The state of Alaska plans to sell oil and gas leases for 14.7 million acres in the Beaufort Sea, on the North Slope and in the North Slope foothills. The state wants to push more petroleum through the Trans Alaska Pipeline System, the state’s oil and gas division said on June 9.
Alaska oil production has declined every year since 2002, according to the U.S. Energy Department, because of lower output from fields including Prudhoe Bay, operated by BP Plc (BP/), and Kuparuk, operated by ConocoPhillips. (COP) Production in May averaged 615,348 barrels a day, according to the Alaska Tax Division.
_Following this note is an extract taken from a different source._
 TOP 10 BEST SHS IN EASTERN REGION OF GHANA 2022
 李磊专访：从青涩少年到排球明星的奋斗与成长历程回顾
The 800-mile (1,287-kilometer) pipeline is scheduled to operate until 2035 and may close after that as production ebbs, Richard Newell, head of the Energy Information Administration, said on Feb. 3. The Trans Alaska Pipeline runs from Prudhoe Bay on the North Slope to Valdez, the northernmost ice-free port in the U.S.
An oil producer drilling straight down on state leases and tapping a reservoir that stretches into federal waters will have the right to drain the entire pool, said Sullivan, who was in Washington today to promote the October sale.
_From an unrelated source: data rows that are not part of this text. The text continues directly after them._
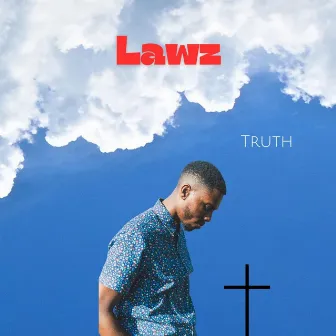 Truth by Lawz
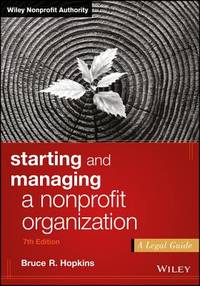 Starting and Managing a Nonprofit Organization a Legal Guide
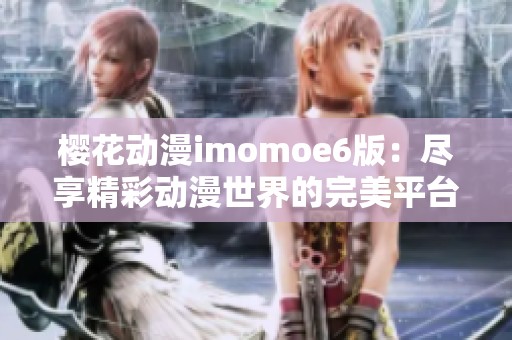 樱花动漫imomoe6版：尽享精彩动漫世界的完美平台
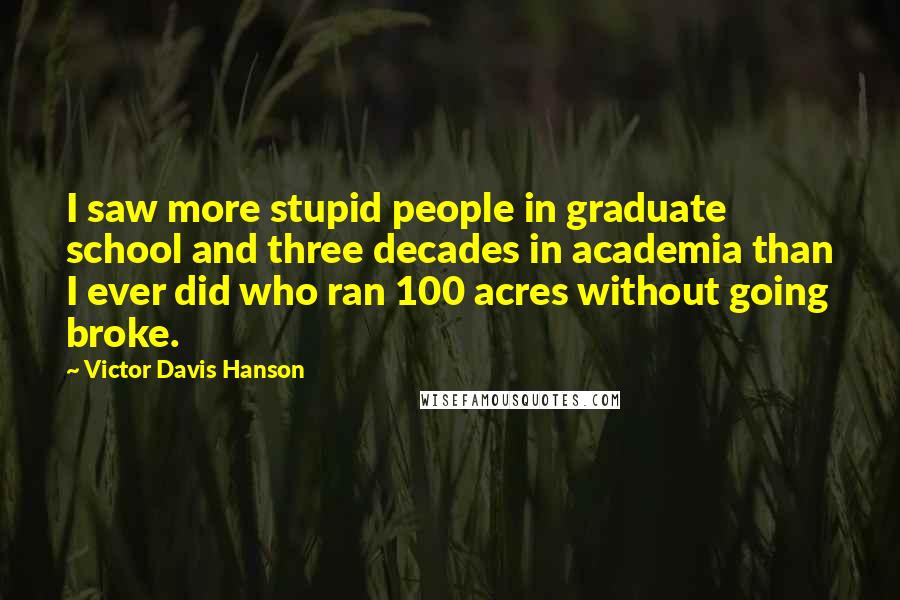 Victor Davis Hanson Quotes: I saw more stupid people in graduate school and three decades in academia than I ever did who ran 100 acres without going broke.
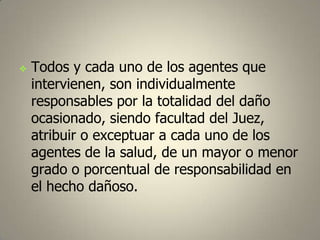 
Royal Dutch Shell Plc (RDSA), which purchased oil leases in federal waters off the Alaskan coast in 2005 and 2007, hasn’t started drilling because the Environmental Protection Agency and the Bureau of Ocean Energy Management, Regulation and Enforcement haven’t granted the necessary approvals. Sullivan said today he wasn’t sure whether permits for drilling on state lands will be issued by federal or state regulators.
The Obama administration plans to sell oil and natural-gas leases in Alaska’s National Petroleum Reserve by the end of the year, the Interior Department said on June 16.